→ Seitenauszug:
━━━━━━━━━━━━━━━━━━━━
Madeleine Albright, 69, war unter Präsident Bill Clinton Außenministerin der USA. Nach dem 11. September 2001 unterstützte sie Präsident George Bush und den Krieg in Afghanistan, wandelte sich dann aber zu einer Kritikerin seiner Politik vor allem im Irak, auch wenn sie im Ton moderat bleibt.

(Foto: Foto: AP)

SZ: Sie beschrieben sich mal als Übersetzerin für kulturelle und religiöse Unterschiede in der Welt. Kommen Sie mit der Arbeit noch nach?

Albright: Es gab schon immer große Brüche. Aber der Hauptgrund für die Missverständnisse der letzten Jahre war der Irak. Und die Tatsache, dass Amerika seine Macht einsetzt und dies als Bestandteil seines Wertekanons sieht.

SZ: Warum durchziehen Moral und Werte so massiv die US-Außenpolitik?

Albright: Die USA hatten schon immer eine werteorientierte Außenpolitik. Präsident Bush machte allerdings deutlich, dass es eine Mission sei, Freiheit zu verbreiten. Das hat uns auseinander getrieben. Dazu kam die Benennung einer Achse des Bösen.

SZ: Sie argumentieren selbst, dass die USA eine führende Rolle spielen und ihre Dominanz zeigen müssen. Was unterscheidet Sie von Bush?

Albright: Ich habe immer an die essentielle Rolle der USA geglaubt - als unverzichtbare Macht, wie ich es nannte.
━━━━━━━━━━━━━━━━━━━━
→ Verständnis prüfen:
a – Prüfen Sie, ob die folgenden Aussagen mit dem Interview mit Madeleine Albright übereinstimmen, und belegen Sie jede Antwort mit einem wörtlichen Zitat: (i) Albright war unter Bill Clinton Außenministerin der USA. (ii) Nach dem 11. September 2001 lehnte Albright den Krieg in Afghanistan ab. (iii) Laut Albright war der Irak der Hauptgrund für die Missverständnisse der letzten Jahre.
b – Mit welchem Ausdruck bezeichnete Albright im Interview mit Madeleine Albright die Rolle der USA?
c – Schreiben Sie das Interview mit Madeleine Albright nach dem letzten gezeigten Satz weiter.

→ Verfügbare Daten:
━━━━━━━━━━━━━━━━━━━━
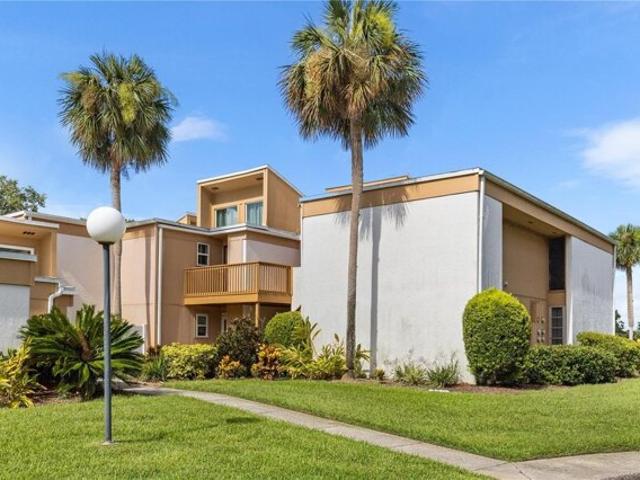 Condo for sale in Mount Dora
━━━━━━━━━━━━━━━━━━━━
→ Lösungen:
a –
(i) Ja: „war unter Präsident Bill Clinton Außenministerin der USA“
(ii) Nein: „unterstützte sie Präsident George Bush und den Krieg in Afghanistan“
(iii) Ja: „der Hauptgrund für die Missverständnisse der letzten Jahre war der Irak“

b – Als „unverzichtbare Macht“.

c –
Aber das bedeutete nie, dass die USA alles alleine machen sollten.

Ich hatte den Begriff auch gebraucht, um die Amerikaner zu motivieren, überhaupt eine außenpolitische Rolle nach dem Kalten Krieg zu spielen. Präsident Bush hat einen viel missionarischeren Ansatz.

SZ: Wo endet Interessenpolitik, wo beginnt die Mission?

Albright: Vieles liegt in der Wortwahl. In der Rede zur zweiten Amtseinführung sprach er von der Mission der USA, er benutzte so ziemlich die gleichen Worte wie sie in der Bibel Moses zugeordnet werden.

Jeder Präsident bezog sich auf Gott. Bush aber ist sich seiner religiösen Überzeugung so sicher. Sein Satz: "Gott möchte, dass ich Präsident werde . . .", oder "Gott ist auf unserer Seite" - das irritiert. Lincoln betonte, dass wir auf Gottes Seite sein müssten.

SZ: Darf ein Land Gott für sich reklamieren?

Albright: Die USA sind ein außergewöhnliches Land. Sie wurden gegründet von Menschen, die der religiösen Verfolgung entflohen. Deshalb gelten für uns aber keine Ausnahmen. Amerika ist von Gott gesegnet, aber andere Länder sind das auch.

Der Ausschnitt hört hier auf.